_REQUIREMENT_
Pick out every line below that contains the string "much", and copy each of those lines. Case counts.

[Lines of data]
--------------------

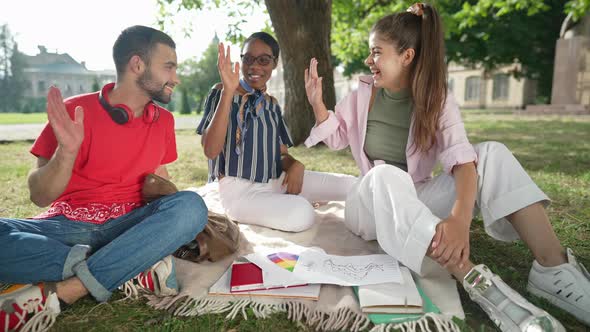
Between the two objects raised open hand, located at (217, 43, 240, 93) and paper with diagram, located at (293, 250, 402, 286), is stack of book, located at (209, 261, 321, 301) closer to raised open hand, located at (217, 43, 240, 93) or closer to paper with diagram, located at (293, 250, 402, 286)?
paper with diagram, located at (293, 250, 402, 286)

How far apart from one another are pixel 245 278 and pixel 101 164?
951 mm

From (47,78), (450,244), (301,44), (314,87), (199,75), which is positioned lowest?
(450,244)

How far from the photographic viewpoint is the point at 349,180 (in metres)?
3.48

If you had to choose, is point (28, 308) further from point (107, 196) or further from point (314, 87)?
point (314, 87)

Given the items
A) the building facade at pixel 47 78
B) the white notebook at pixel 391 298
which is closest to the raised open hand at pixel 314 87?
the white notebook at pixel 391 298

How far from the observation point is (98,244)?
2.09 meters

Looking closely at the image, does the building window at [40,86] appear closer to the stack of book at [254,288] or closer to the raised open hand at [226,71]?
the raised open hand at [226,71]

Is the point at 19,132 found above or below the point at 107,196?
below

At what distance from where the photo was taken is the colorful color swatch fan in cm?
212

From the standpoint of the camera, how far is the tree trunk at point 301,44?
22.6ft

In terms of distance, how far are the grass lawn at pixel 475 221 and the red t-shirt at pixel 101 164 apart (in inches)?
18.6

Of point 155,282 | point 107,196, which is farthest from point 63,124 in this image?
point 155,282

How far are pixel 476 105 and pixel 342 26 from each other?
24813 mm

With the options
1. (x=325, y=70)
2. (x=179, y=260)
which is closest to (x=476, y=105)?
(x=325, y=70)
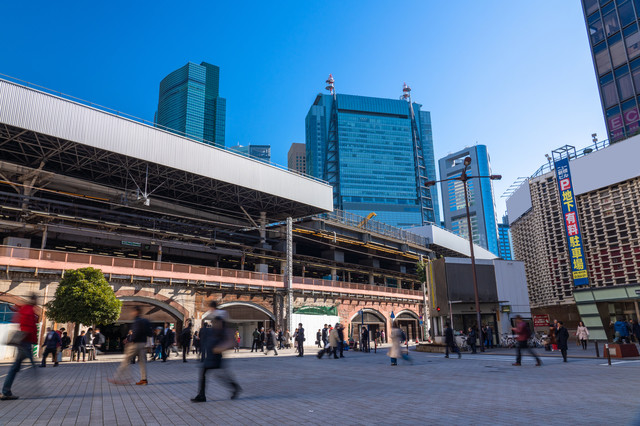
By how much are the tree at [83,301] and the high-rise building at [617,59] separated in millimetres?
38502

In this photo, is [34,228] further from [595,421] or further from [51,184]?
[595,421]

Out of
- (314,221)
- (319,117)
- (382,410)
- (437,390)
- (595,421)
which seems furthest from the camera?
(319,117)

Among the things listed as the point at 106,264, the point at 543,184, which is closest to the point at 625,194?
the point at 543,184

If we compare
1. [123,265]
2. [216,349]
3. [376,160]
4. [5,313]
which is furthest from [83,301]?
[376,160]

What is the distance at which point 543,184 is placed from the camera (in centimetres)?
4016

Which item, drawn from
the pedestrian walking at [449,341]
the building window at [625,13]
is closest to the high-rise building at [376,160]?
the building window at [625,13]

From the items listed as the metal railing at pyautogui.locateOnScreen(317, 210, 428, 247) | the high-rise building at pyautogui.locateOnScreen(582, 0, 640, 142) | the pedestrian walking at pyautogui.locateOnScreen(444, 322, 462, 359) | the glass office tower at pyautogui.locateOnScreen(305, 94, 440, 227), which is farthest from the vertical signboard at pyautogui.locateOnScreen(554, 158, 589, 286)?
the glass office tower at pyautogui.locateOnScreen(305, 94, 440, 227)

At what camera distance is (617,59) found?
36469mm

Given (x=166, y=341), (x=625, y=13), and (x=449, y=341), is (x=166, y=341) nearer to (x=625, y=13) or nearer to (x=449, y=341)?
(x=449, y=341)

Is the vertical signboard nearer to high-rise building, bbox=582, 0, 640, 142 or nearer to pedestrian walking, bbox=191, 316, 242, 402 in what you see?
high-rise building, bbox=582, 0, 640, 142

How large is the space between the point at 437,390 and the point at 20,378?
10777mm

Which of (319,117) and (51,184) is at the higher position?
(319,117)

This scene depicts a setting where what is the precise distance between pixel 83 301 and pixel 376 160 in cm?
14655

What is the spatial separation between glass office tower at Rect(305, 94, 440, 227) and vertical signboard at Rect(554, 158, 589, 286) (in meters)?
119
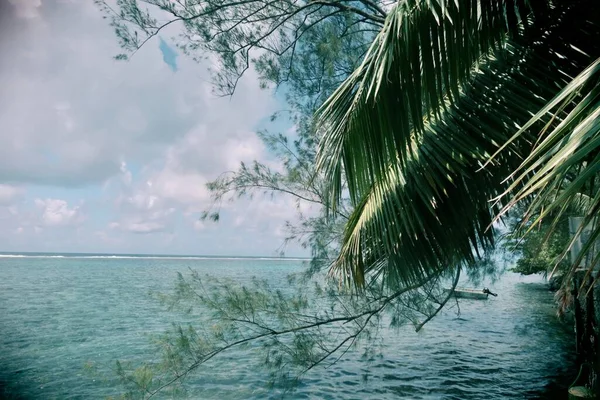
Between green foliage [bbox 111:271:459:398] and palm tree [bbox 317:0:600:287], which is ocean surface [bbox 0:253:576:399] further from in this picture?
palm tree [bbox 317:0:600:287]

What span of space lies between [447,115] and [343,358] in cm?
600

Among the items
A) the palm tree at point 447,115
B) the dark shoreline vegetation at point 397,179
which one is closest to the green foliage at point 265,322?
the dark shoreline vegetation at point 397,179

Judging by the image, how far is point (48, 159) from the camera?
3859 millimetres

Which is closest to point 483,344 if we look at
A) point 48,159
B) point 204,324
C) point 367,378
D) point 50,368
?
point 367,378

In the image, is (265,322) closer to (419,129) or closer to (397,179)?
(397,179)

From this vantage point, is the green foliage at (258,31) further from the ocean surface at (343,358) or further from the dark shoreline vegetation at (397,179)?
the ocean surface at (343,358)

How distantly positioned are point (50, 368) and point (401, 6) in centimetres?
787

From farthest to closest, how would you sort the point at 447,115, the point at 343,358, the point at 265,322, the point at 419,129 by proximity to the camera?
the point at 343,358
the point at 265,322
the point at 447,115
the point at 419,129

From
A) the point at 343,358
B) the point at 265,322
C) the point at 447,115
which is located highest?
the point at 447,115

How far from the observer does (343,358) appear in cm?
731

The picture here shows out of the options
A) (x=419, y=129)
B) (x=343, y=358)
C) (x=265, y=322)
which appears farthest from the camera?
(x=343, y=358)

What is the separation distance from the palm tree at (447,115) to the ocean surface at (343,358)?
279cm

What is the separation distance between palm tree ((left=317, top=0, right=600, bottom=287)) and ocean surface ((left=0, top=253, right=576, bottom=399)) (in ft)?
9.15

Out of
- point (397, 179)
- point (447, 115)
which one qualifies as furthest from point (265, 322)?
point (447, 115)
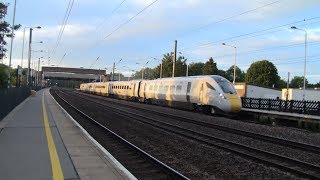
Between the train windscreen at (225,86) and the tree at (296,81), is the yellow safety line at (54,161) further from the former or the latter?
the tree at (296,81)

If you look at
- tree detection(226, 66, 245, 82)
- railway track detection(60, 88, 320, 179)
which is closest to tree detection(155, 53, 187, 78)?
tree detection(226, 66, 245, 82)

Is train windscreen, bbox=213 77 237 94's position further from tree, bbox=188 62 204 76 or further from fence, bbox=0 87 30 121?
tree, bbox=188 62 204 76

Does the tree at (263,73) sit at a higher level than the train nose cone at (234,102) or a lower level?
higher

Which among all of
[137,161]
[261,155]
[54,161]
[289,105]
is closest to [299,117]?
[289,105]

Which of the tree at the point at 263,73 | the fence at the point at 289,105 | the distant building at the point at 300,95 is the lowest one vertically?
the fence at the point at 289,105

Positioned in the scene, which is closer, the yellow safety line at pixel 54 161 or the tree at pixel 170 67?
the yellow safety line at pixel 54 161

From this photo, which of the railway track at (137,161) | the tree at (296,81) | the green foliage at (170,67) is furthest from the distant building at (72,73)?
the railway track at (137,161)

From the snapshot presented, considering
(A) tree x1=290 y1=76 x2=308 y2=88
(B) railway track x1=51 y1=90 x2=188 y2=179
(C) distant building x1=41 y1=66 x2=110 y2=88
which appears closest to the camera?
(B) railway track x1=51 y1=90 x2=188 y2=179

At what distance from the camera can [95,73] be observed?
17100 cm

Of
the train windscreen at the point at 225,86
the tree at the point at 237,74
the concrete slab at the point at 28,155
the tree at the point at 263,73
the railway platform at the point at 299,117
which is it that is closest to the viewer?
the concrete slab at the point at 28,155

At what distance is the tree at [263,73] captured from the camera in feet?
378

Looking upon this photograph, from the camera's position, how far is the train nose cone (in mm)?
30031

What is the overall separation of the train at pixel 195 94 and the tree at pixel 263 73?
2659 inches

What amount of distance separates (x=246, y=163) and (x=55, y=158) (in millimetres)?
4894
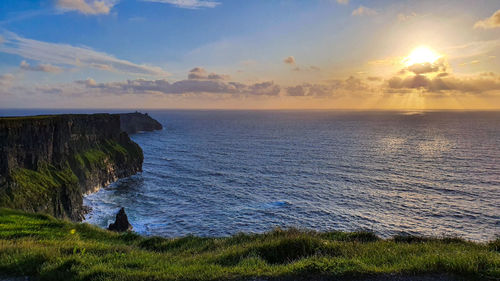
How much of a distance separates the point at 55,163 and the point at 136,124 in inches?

--------------------

_WRITTEN RESPONSE_
By how much are the tree at [83,301] and the high-rise building at [617,59] separated in millimetres?
How much of a distance separates the point at 55,163 and the point at 136,124 in inches?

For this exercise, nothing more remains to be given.